Par Alexandra Yeh et Emilie Balla, France Télévisions, Direction de la Prospective
À peine sorti de l'adolescence, le web serait-il en train de renier les idéaux de son origine ? Internet se recentralise en effet autour de quelques grands intermédiaires, dont les GAFAs sont les ambassadeurs les plus visibles. Aucune règle ni décision politique ne semble capable de les arrêter. Peut-on pour autant confier l'avenir du monde aux mains de quelques multinationales, aussi innovantes soient-elle ? N'essayons pas de construire des murailles de Chine pour arrêter ces nouveaux barbares. Battons-nous avec leurs propres armes, utilisons la puissance des réseaux et de la data !
"Bref, hackons les Gafas pour qu'internet reste notre bien commun", a exhorté Sébastien Soriano, président de l'ARCEP, le gendarme des télécoms et donc un peu d'Internet, ce week-end à la Gaité Lyrique lors du Festival Futur en Seine.
Pour les sceptiques, Sébastien Soriano cite un chiffre : en 2013, les GAFA auraient généré l’équivalent du PIB annuel du Danemark, tout en employant dix fois moins de personnes. Cette domination sans partage se fonde sur des effets de réseau, qui reposent sur un phénomène très simple : un réseau n’a d’intérêt que si notre entourage y est aussi. Dès lors, on comprend vite comment Google ou Facebook ont pu attirer des milliards d’internautes et devenir des mastodontes.
En choisissant de recourir aux services de ces quelques plateformes, nous avons subrepticement basculé vers ce que Sébastien Soriano appelle une « consocratie » mondiale. Nous serions en effet passés d’Etats démocratiques (pour la plupart) à un monde dirigé par la colonisation informationnelle, pour reprendre l’expression de Louis Pouzin, l’un des pères d’internet, où quelques personnes collectent et exploitent toutes les informations mondiales.

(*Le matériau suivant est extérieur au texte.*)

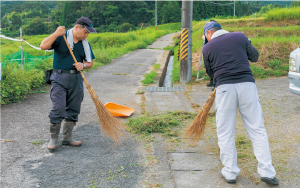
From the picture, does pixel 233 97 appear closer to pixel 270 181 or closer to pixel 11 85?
pixel 270 181

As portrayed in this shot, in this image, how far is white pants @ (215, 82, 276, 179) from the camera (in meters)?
3.09

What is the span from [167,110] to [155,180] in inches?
122

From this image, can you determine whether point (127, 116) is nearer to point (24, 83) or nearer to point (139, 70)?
point (24, 83)

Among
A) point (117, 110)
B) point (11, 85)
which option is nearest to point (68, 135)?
point (117, 110)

Nous avons voté avec nos clics, avec nos choix de consommateurs, et nous avons instauré un système parallèle de gouvernement dans lequel nous avons confié le pouvoir aux quelques grands milliardaires à la tête des grandes plateformes, de Mark Zuckerberg à Elon Musk en passant par Peter Thiel.
Mais aujourd’hui, une question se pose : peut-on s’appuyer sur ces quelques milliardaires pour construire l’avenir de l’humanité ? Et surtout, comment éviter la concentration toujours plus importante des plateformes et reprendre le contrôle sur nos données ?

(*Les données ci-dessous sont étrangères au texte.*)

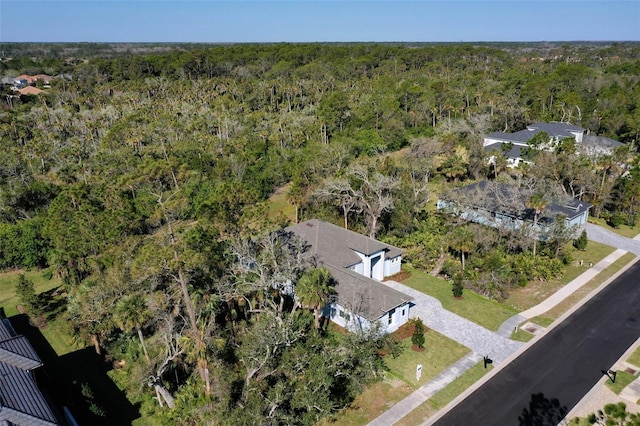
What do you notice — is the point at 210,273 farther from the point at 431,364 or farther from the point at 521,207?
the point at 521,207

Le président de l'ARCEP évoque ainsi trois pistes pour détrôner les GAFAs, ces géants du web connus sous le nom de Google, Apple, Facebook et Amazon.

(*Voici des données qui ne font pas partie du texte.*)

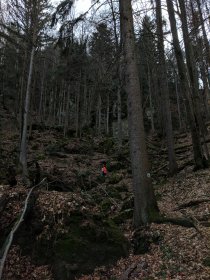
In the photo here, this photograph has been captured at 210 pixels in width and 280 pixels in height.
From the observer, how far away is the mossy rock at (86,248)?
21.5ft

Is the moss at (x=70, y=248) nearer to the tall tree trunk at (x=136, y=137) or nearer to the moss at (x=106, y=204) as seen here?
the tall tree trunk at (x=136, y=137)

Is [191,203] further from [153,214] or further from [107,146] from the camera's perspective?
[107,146]

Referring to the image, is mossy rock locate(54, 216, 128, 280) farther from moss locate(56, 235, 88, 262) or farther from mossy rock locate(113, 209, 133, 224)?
mossy rock locate(113, 209, 133, 224)

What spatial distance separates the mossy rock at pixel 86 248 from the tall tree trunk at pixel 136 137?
0.97 m

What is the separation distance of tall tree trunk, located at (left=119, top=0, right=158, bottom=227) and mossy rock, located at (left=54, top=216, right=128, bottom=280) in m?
0.97

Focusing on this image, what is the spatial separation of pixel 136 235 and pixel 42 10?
14.5 metres

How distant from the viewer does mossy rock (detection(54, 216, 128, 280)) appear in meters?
6.55

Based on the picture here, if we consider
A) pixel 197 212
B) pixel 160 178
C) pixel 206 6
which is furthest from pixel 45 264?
pixel 206 6

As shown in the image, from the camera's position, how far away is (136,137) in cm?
834

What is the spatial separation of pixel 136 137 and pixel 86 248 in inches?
123

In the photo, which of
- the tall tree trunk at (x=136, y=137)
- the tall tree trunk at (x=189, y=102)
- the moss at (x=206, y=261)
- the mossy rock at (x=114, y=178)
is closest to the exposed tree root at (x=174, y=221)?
the tall tree trunk at (x=136, y=137)

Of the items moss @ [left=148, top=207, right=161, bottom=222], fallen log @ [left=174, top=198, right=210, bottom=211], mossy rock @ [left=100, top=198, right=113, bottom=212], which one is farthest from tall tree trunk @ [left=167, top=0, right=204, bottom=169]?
moss @ [left=148, top=207, right=161, bottom=222]

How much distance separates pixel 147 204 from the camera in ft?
26.5

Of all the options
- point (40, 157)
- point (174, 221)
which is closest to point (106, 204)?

1« Pour peser la France doit trouver son Google »
Sébastien Soriano parle d’une première solution, qui certes ne répond que partiellement à la question, mais établit déjà un panorama clair des problèmes actuels. Pour exister face aux géants du web, il est nécessaire de se faire une place dans cette course mondiale, de parvenir à peser en tant qu’européens sur le marché international, dominé par dix milliardaires dont la force réside dans la connexion en réseau.
Mais pour cela il faut proposer de la diversité : « avoir un Zuckerberg européen, mieux encore une femme aussi emblématique que le patron de Facebook, ou un musulman à la hauteur de Mark Zuckerberg », car pour Soriano « le but à atteindre c’est le monde » !
Et selon lui, la France est encore à la traîne dans le domaine de l’excellence, car elle se trompe de priorités. « Nous devrions créer des écoles de titans, des centres dans lesquels l’état d’esprit serait de viser la rapidité et non plus la perfection ». Il pointe du doigt le manque d’ambition des startups françaises, qui rêvent seulement de se faire racheter par une boîte du Cac 40 ou par Google. Il cite cette phrase connue de la Silicon Valley ; « Fail but fail fast », vous avez le droit de vous tromper, mais trompez-vous rapidement, pour rebondir et devenir les nouveaux Google !
2« Redistribuer façon puzzle »
Une autre solution pour hacker les GAFAs serait de « redistribuer les ressources à la manière d’un puzzle » en faisant éclater les grosses entreprises en morceaux, en les démantelant et les vendant par appartements.
Tout comme cela a déjà été fait avec le marché des télécoms français il y a une vingtaine d’années, rappelant que ce n’est pas si farfelu que cela. Ouvrir le marché à la concurrence, démanteler les puissants opérateurs économiques de l’internet, et les obliger à vendre certaines parties à de plus petits acteurs, pour permettre au marché d’émerger. Et redistribuer les pouvoirs pour éviter cette concentration dans les mains de ces mêmes milliardaires à qui on confie nos vies en ligne.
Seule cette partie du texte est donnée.